Likely adding to the administration’s concern were other incidents involving high school students in the state this month. Pictures taken from Snapchat and circulated through other social media showed the Confederate flag at a party. One image contained the caption, “Confederate lives matter,” an apparent mock of the Black Lives Matter movement, the Indianapolis Star reported.

While the high court protected students’ First Amendment rights in 1969, it indicated there are exceptions with schools that banned offensive symbols for safety reasons.

In 2014, a principal at Live Oak High School in Morgan Hill, Calif., banned the US flag on Cinco de Mayo because he thought it would disrupt classes. The Supreme Court declined to take up the appeal to the federal court decision that sided with the principal. A key part of the case was the majority-Hispanic school had a long history of racial tension and violence, including 30 hallway fistfights in one school year, according to school officials. 

Further complicating Tinker v.
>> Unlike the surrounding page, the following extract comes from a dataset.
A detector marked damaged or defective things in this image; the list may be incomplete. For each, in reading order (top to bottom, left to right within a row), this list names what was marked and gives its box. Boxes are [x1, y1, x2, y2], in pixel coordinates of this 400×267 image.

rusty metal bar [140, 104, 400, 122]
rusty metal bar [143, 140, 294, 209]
Des Moines and subsequent decisions is whether bans can extend to school parking lots and private property in plain view, such as cars. Christiansburg High School in Virginia believed it does. The school banned the symbol from both its hallways and the mini flagpoles and rear windows of vehicles in the school parking lot.

“Banning Confederate flags from trucks in the school parking lot is in some ways the latest skirmish over how America thinks about the impact of symbols on race relations…Some students said they’ll continue to wear their rebel gear,” writes the Monitor’s Mr. Jonsson. “That could lead to at least one legal tangle, with students fighting for freedom of expression and with schools testing the extent to which Confederate symbols can be torn down from the public square – in this case, a parking lot.”

Another central question in this debate is whether the “heckler’s veto” doctrine should apply to public schools, writes Eugene Volokh, a law professor at the University of California, Los Angeles, in an op-ed for The Washington Post in 2015.

Under that doctrine, government officials generally can’t stop speech in public places based just on a fear (even a reasonable fear) that the speech will lead to violent attacks on the speaker, at least unless an outright riot is looming. If one thinks this doctrine carries over to K-12 schools, then such fear of people trying to fight the speaker shouldn’t count for Tinker purposes. But if one thinks that the doctrine doesn’t carry over to K-12 schools, and that school administrators should be free to prevent substantial risks of material disruption whatever the disruptive mechanism might be, then Confederate clothing would indeed generally be restrictable.